Scroll down for the answer, or find it here.

Answers: 13 / gardendale / 14


Look Back

In our February 1937 issue, two years before Adolf Hitler invaded Poland, Henry C. Wolfe predicted how the Third Reich would expand:

When Herr Hitler was named Chancellor by President von Hindenburg, the Nazis already had a smoothly functioning propaganda organization. During the previous decade, when their struggle for power was concentrated on the Reich itself, they had been able to pay only limited attention to neighboring states. But, once in control of the German government, the National Socialists immediately started a powerful propaganda offensive to enlist the aid of the Teutonic minorities in building in the heart of the Continent a great empire that would include all European members of the German race. The triumphant swastika would wave over areas remote from the Fatherland. A victorious Fascist Internationale extending from Burgos to Tokio would leave Geneva nothing but the late meeting place of a defunct debating society.
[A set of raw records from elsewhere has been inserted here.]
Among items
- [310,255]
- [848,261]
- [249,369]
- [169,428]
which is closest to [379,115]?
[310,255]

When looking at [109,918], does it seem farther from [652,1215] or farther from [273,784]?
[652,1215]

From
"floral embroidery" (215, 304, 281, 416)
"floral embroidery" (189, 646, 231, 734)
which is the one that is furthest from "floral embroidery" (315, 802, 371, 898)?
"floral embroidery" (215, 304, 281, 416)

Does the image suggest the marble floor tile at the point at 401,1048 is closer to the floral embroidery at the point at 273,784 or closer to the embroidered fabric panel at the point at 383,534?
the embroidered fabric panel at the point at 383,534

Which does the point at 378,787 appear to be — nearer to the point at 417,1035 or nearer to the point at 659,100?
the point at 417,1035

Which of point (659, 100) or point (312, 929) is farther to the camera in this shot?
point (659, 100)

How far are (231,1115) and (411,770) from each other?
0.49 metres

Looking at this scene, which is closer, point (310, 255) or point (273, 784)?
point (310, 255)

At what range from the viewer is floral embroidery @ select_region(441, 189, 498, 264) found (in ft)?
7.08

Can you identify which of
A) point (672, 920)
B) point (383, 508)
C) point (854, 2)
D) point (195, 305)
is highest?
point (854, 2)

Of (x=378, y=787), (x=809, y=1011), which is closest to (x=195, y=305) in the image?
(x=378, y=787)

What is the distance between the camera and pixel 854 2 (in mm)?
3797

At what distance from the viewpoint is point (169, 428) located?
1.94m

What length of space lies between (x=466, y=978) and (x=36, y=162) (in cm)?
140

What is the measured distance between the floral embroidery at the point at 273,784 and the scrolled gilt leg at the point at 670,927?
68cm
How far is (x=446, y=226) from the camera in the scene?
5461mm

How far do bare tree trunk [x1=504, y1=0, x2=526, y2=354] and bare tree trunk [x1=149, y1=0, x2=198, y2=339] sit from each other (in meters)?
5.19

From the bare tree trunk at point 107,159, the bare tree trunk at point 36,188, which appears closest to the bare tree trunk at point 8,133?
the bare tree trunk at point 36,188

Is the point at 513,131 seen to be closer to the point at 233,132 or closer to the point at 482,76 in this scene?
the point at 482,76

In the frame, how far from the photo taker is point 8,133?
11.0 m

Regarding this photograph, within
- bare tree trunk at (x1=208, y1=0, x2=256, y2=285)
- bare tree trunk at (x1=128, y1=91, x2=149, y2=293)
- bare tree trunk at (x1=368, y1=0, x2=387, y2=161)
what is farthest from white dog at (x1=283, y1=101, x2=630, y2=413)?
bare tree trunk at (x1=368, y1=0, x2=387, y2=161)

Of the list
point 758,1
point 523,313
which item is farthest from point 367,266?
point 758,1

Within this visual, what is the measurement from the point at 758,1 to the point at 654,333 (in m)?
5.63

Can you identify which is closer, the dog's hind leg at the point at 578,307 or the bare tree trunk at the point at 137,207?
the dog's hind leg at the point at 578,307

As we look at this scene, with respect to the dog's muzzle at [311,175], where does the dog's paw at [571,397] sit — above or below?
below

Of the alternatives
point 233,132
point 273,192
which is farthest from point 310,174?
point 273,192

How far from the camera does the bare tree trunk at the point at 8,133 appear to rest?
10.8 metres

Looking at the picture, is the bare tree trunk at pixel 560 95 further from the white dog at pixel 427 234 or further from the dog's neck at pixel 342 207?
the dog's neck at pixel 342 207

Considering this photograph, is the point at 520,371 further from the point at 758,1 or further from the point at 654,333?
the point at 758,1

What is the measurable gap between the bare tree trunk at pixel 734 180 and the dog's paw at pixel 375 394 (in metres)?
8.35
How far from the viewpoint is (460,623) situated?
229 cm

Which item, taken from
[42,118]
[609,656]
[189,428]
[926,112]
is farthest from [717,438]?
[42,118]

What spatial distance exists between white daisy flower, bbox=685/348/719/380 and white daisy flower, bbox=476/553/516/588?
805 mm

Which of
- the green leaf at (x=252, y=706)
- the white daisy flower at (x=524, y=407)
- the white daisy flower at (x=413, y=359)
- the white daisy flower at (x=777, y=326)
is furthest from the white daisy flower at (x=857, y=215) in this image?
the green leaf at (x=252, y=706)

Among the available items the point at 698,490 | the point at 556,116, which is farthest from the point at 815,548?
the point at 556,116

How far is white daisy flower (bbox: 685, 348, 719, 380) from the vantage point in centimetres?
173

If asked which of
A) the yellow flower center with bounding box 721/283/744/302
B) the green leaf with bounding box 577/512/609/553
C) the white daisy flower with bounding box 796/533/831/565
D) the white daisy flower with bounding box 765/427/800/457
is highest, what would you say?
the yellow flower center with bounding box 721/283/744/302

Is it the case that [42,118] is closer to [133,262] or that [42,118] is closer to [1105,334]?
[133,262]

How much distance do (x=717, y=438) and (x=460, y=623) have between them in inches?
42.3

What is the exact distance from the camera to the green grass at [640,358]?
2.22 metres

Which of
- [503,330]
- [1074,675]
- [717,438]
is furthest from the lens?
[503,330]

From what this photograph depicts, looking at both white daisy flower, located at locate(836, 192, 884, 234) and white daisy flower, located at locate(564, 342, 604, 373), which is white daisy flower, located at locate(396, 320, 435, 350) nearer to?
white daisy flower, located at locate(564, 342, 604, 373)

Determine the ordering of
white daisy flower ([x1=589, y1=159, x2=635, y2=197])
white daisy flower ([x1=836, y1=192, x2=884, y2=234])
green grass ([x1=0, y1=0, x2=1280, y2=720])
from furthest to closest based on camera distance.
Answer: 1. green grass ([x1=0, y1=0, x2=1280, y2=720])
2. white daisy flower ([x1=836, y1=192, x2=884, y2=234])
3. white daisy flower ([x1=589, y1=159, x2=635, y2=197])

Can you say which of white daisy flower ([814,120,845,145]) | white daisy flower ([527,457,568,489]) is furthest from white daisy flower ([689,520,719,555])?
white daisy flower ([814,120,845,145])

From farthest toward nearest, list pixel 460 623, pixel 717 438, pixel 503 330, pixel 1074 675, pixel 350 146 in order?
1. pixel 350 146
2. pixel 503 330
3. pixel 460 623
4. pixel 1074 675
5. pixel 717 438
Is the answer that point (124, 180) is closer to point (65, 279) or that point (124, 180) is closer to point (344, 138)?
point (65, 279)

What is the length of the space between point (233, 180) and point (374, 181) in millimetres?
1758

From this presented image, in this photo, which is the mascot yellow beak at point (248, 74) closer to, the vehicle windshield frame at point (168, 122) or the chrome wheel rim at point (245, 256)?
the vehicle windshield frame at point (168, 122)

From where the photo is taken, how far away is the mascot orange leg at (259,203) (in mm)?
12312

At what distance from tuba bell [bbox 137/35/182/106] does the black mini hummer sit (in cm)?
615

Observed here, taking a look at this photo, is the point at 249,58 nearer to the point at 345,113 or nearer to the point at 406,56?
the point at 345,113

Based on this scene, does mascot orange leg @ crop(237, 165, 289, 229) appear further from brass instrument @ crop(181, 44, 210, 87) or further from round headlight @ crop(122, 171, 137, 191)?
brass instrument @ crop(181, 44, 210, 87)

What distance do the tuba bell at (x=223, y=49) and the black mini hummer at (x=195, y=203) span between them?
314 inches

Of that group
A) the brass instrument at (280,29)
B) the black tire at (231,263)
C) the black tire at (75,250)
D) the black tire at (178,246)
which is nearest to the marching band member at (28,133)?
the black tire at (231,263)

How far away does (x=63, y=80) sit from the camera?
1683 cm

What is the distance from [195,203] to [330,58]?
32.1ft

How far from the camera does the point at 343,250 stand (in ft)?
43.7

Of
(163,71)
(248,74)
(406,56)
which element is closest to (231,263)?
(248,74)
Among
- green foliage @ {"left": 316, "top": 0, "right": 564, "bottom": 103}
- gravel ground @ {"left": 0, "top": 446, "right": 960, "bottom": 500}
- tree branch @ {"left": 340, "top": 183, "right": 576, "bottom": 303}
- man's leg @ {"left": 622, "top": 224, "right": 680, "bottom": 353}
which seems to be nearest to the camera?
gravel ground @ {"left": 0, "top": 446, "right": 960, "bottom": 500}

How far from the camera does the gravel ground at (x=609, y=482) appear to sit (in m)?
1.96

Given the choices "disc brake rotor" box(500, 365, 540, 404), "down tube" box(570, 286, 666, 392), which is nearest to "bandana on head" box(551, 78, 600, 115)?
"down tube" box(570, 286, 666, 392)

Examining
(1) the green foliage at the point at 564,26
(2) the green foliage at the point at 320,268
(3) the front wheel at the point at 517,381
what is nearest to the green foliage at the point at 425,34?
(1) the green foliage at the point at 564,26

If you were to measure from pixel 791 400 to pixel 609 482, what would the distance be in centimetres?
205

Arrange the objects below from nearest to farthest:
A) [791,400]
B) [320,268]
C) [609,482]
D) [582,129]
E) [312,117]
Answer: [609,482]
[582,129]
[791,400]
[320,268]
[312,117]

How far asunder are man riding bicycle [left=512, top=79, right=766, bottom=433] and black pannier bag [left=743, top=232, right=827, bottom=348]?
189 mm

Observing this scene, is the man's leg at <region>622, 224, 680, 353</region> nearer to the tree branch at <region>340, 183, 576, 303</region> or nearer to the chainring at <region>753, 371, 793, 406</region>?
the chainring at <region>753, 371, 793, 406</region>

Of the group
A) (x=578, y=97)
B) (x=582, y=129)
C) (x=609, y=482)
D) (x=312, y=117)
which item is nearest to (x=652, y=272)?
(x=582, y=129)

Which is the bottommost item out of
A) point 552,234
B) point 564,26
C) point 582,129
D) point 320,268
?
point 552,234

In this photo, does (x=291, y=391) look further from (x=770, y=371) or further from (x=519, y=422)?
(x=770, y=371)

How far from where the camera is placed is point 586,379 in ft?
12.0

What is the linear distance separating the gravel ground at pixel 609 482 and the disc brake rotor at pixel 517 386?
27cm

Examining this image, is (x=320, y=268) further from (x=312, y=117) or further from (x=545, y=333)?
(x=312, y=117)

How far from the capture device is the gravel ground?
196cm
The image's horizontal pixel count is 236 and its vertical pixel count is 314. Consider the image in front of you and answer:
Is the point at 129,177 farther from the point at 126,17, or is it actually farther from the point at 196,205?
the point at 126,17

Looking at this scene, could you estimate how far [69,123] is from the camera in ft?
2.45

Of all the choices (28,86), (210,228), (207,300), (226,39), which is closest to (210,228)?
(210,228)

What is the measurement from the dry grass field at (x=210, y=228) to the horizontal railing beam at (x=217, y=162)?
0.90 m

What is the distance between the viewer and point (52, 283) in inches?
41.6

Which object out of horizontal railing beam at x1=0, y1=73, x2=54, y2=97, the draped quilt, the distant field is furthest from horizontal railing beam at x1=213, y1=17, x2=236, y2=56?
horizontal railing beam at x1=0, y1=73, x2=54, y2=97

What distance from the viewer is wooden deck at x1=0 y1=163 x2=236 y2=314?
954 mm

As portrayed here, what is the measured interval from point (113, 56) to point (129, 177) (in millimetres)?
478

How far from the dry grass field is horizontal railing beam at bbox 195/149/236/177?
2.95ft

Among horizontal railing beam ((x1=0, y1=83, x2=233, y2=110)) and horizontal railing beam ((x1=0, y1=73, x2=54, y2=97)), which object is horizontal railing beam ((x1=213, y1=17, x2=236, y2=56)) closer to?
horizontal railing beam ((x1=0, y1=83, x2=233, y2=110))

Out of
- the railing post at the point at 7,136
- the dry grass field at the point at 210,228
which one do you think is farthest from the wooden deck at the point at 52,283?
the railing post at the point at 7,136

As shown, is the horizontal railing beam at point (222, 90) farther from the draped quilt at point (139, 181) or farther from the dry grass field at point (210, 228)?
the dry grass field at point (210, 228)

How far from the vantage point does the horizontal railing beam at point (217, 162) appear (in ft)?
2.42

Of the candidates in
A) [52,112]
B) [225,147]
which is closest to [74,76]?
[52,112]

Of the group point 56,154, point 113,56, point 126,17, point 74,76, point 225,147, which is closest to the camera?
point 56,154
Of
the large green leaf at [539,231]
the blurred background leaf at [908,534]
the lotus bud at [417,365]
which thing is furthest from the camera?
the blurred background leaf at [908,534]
Read more, share this story, and find more articles from our archives.


Reader Response

After David French wrote about why he carries a gun, Melissa Kutner in Baltimore writes back:

David French’s article about the mentality of gun owners is meant, I think, to make gun owners seem sympathetic, but instead it encapsulates everything damaging about gun culture. First, fear and paranoia, not hunting or recreation, are the motives for gun ownership here. French is up-front and thinks this fear-motive is a good thing. He offers no acknowledgement that fear and paranoia impair your judgment and are likely biased in various ways (such as racially). I had plenty of contact with guns growing up, and in my experience guns also make people more, not less, jumpy and aggressive. You become more afraid because you are always looking for threats. I’ve seen others (such as a former Marine recently in the The New York Times), say the same.

Read more letters, as well as French’s response, and write to us at letters@theatlantic.com.


Verbs

Curiosity unlocked, conservation consecrated, confidence funded, corporations personified.


Time of Your Life

Happy birthday to Ranman (a year younger than James Bond) and to Connie (twice the age of mass-produced personal computers).

From yesterday, happy birthday to Rena (born around the time that Babe Ruth signed on with the Boston Braves); to Rebecca’s brother Michael (twice the age of MTV); and to Darren’s work wife, Kathy (a year younger than Microsoft).